VIII. MODELLING THE EVOLUTION OF LEARNING VERSUS NON‐LEARNING PLASTICITY
We now present an example to illustrate how one might study the adaptive value of non‐learning plasticity versus plasticity that incorporates learning and memory. We use the case of a non‐learning reaction norm in a varying environment where cues concerning current environmental conditions are not fully reliable (as shown in Fig. 3C). When current cues are only weakly correlated with the fitness‐affecting aspect of the environment, phenotypes produced by plastic genotypes may be mismatched to the environment, reducing the benefits of plasticity. Two alternative strategies for improving the effectiveness and thus fitness benefits of plasticity are possible. Primarily, the organism could invest in (i) ‘sampling’ effort, defined here as information gathering to improve the accuracy of any cue or estimate of environmental conditions only during the current ‘time event’ (sensu Stephens, 1987; DeWitt et al., 1998; Dall et al., 1999; Stephens et al., 2007; Eliassen et al., 2007, 2009; Dall, 2010). Alternatively, the organism could also invest in (ii) retention and use of an informational memory factor (sensu Harley, 1981) regarding environmental cues gathered during past time events. Therefore, ‘sampling’ is the label we use in this instance (as others have done) for all the effort in information gathering during the current time event (e.g. a visit to a foraging patch), as opposed to ‘learning’ and use of ‘memory’ for information retained from sampling during previous time events (e.g. previous visits to the same patch).

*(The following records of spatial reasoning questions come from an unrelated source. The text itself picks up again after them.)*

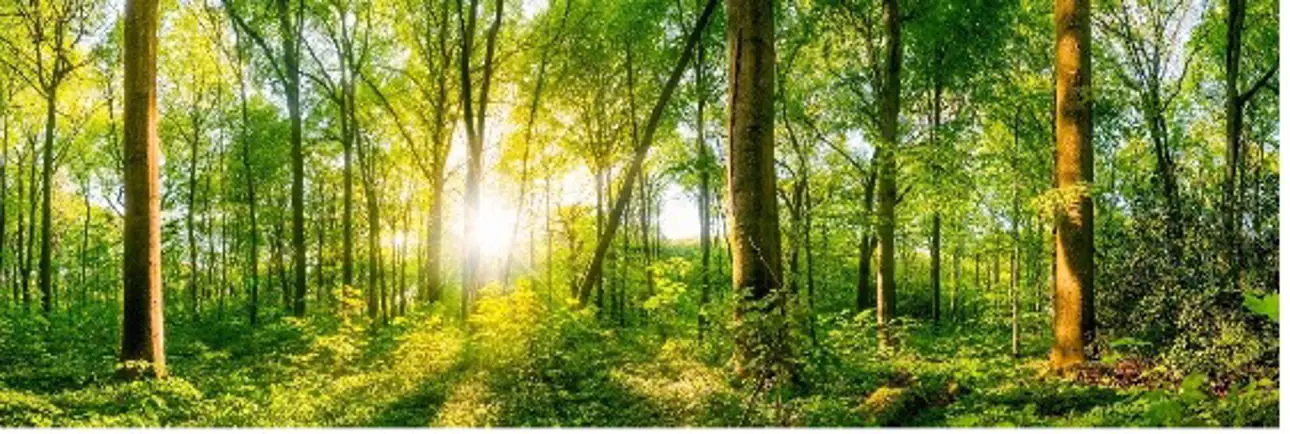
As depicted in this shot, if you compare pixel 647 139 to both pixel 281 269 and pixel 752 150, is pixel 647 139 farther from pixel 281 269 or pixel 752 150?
pixel 281 269

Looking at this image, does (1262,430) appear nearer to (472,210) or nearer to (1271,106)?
(472,210)

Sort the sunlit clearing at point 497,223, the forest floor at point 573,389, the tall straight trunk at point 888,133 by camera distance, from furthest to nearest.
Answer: the sunlit clearing at point 497,223 < the tall straight trunk at point 888,133 < the forest floor at point 573,389

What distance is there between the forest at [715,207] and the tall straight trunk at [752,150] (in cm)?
3

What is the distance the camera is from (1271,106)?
2423cm

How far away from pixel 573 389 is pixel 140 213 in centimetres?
512

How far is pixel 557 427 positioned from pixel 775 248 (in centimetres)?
260

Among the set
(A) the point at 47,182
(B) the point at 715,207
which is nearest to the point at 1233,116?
(B) the point at 715,207

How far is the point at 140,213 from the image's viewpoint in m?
8.95

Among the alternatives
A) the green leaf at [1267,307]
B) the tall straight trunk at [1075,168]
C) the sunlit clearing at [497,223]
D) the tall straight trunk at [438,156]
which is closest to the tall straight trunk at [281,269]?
the sunlit clearing at [497,223]

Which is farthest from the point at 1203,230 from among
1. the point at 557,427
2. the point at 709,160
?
the point at 557,427

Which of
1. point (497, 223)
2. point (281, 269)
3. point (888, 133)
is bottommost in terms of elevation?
point (281, 269)

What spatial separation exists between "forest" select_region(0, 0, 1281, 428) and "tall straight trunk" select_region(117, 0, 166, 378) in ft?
0.11

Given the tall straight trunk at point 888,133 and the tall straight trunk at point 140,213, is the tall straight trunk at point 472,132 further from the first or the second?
the tall straight trunk at point 888,133

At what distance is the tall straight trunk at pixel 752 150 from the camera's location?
292 inches
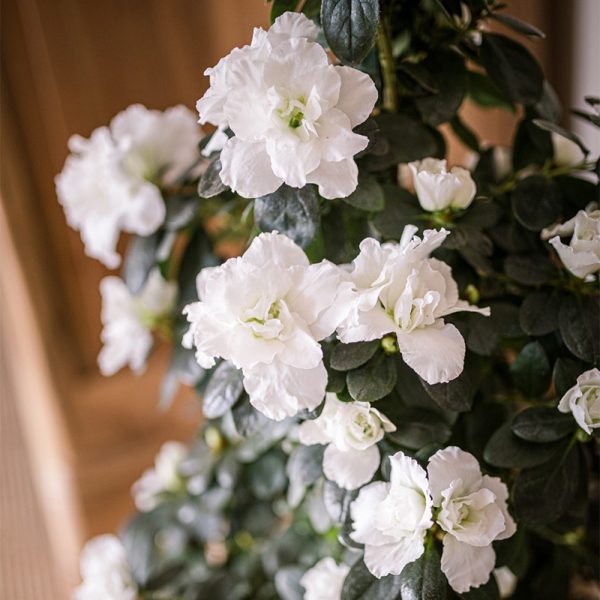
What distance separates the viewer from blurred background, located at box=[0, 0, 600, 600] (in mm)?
1581

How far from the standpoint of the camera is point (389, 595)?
72 cm

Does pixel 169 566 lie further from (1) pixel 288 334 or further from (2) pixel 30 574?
(2) pixel 30 574

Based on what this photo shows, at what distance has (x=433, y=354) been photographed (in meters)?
0.65

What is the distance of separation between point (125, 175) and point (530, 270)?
52 centimetres

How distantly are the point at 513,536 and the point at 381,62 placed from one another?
20.2 inches

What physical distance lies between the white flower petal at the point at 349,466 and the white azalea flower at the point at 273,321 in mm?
90

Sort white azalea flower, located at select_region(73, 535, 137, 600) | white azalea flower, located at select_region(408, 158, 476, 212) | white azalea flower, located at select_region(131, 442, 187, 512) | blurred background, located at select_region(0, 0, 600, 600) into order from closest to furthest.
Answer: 1. white azalea flower, located at select_region(408, 158, 476, 212)
2. white azalea flower, located at select_region(73, 535, 137, 600)
3. white azalea flower, located at select_region(131, 442, 187, 512)
4. blurred background, located at select_region(0, 0, 600, 600)

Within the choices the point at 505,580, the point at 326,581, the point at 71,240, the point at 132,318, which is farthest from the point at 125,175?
the point at 71,240

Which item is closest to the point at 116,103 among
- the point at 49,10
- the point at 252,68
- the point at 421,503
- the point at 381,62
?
the point at 49,10

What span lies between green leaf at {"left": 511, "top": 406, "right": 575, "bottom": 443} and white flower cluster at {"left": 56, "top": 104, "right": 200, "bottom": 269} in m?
0.51

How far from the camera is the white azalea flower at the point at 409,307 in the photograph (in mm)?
644

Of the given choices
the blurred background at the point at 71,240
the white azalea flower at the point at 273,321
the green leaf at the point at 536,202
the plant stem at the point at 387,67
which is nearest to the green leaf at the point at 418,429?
the white azalea flower at the point at 273,321

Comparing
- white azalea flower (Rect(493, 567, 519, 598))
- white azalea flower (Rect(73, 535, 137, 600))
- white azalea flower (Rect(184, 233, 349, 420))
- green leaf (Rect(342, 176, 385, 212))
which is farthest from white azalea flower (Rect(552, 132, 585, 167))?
white azalea flower (Rect(73, 535, 137, 600))

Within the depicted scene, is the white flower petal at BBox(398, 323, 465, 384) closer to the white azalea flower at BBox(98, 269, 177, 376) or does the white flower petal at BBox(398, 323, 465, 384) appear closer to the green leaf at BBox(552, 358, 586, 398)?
the green leaf at BBox(552, 358, 586, 398)
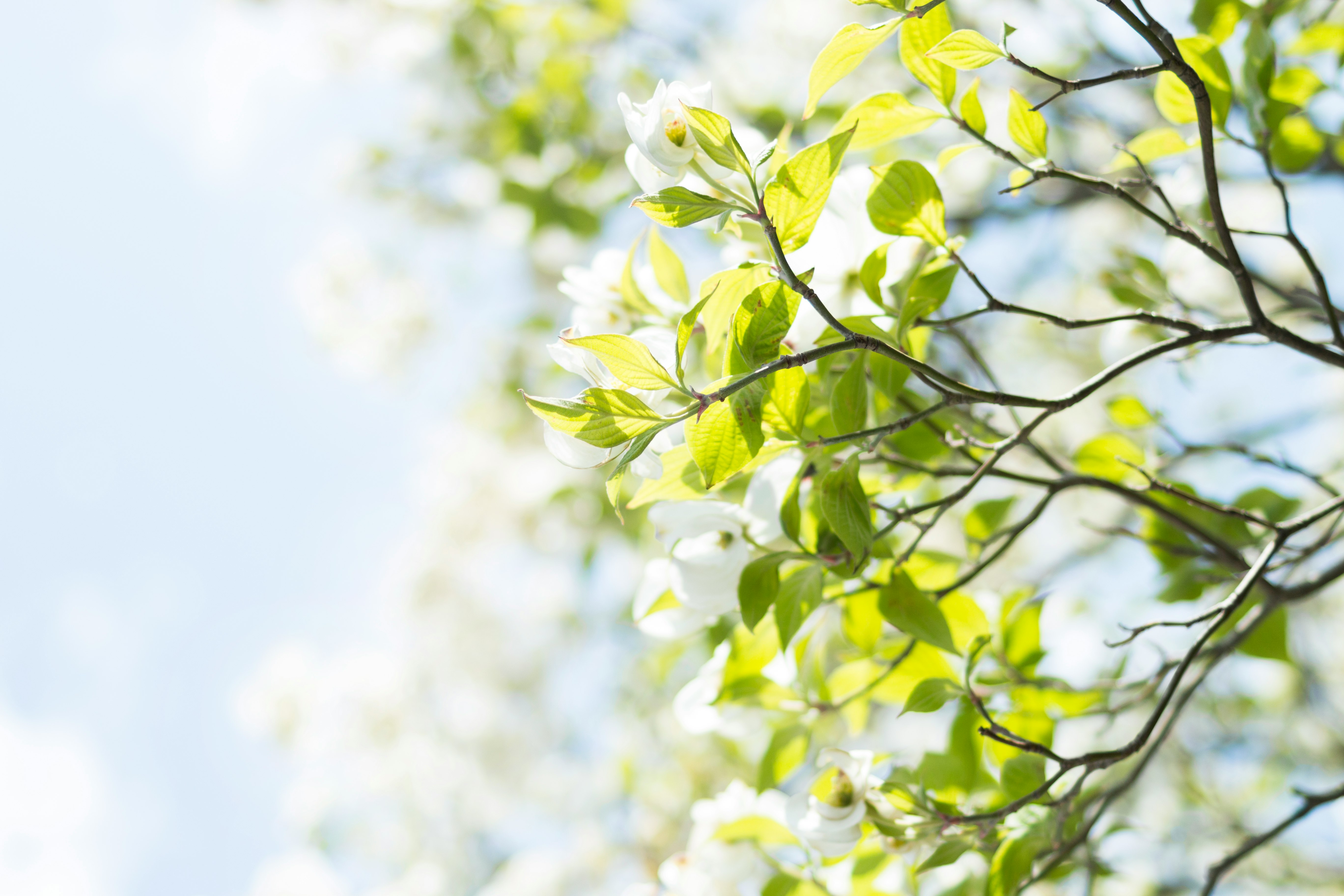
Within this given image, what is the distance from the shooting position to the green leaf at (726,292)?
1.15 ft

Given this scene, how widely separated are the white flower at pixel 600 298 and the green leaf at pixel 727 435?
0.65ft

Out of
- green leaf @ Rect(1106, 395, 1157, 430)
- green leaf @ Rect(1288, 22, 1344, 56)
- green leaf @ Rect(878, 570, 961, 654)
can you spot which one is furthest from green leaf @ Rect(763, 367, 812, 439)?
green leaf @ Rect(1288, 22, 1344, 56)

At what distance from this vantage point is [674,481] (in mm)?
408

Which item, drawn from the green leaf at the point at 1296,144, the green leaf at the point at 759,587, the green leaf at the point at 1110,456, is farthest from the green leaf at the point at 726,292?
the green leaf at the point at 1296,144

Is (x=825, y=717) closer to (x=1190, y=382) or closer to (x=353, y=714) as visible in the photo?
(x=1190, y=382)

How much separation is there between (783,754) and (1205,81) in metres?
0.47

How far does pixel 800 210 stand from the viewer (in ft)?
1.09

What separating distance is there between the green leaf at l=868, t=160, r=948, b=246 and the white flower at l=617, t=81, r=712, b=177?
0.10 metres

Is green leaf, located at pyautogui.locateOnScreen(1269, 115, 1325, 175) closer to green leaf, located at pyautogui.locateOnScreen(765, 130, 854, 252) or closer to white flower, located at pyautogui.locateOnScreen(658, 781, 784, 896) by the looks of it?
green leaf, located at pyautogui.locateOnScreen(765, 130, 854, 252)

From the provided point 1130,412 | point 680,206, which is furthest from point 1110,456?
point 680,206

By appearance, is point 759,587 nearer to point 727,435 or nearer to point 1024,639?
point 727,435

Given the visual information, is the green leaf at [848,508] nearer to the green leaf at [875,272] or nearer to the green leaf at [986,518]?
the green leaf at [875,272]

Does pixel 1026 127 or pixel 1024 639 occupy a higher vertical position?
pixel 1026 127

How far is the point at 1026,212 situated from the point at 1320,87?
0.71 m
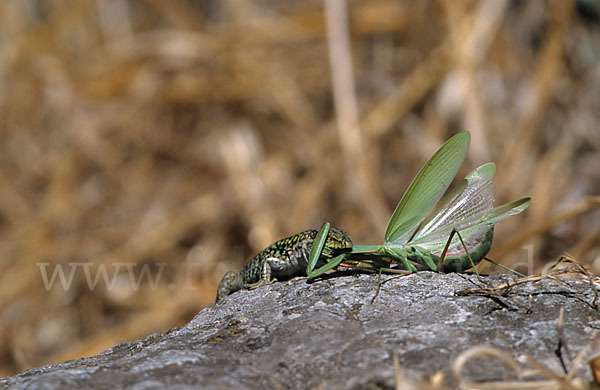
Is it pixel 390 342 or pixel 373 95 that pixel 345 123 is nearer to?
pixel 373 95

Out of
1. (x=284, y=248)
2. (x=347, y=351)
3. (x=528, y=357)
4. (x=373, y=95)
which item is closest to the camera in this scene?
(x=528, y=357)

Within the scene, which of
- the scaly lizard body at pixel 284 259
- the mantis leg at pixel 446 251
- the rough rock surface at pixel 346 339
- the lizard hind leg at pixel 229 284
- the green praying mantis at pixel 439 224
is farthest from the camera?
the lizard hind leg at pixel 229 284

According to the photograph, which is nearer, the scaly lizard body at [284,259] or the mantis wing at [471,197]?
the mantis wing at [471,197]

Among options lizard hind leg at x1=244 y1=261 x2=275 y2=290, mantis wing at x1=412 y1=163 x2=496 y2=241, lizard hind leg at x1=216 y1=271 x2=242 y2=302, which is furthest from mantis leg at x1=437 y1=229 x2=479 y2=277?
lizard hind leg at x1=216 y1=271 x2=242 y2=302

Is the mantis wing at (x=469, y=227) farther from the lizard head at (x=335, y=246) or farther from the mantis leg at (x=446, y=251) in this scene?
the lizard head at (x=335, y=246)

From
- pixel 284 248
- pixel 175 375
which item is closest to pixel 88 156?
pixel 284 248

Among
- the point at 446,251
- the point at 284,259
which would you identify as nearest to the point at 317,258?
the point at 284,259

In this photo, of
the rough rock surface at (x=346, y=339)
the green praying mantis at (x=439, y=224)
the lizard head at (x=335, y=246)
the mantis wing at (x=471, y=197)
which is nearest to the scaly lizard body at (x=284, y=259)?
the lizard head at (x=335, y=246)
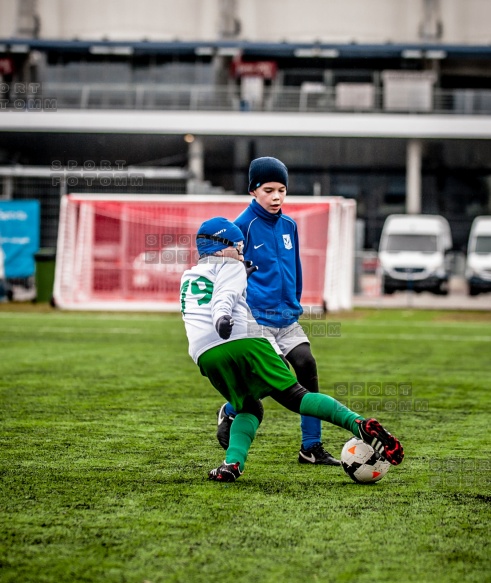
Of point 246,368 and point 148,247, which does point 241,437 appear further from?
point 148,247

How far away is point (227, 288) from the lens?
5.07 meters

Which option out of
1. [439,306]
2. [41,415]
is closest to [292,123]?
[439,306]

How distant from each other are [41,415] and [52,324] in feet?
33.0

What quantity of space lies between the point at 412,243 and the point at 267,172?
25.5 meters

Diminishing fitness returns from the accuracy achieved from any information gathering effort (see Hansen, Carter & Pélabon, 2006) means that whenever it is employed then (i) sampling will always result in somewhat imperfect information. We are therefore interested in knowing when it might be worth also employing some degree of (ii) learning and informational memory from prior experiences to improve upon such accuracy adaptively, and how this might then in turn also affect the optimal degree of sampling effort and plasticity. Organisms can thus invest more or less time, attention, effort and/or resources into either one of these two options of sampling (i.e. gathering more detailed current information) and learning (i.e. greater use of a memory factor of previously sampled information). However, both come at the cost of such cognitive investment (perception and information processing; Shettleworth, 2010) and/or of other fitness‐enhancing activities (i.e. lost opportunity costs; Stephens et al., 2007). So, our model asks the question: when does it pay to evolve learning (and memory) across decision events, as opposed to improving sampling information for plasticity within the current decision event?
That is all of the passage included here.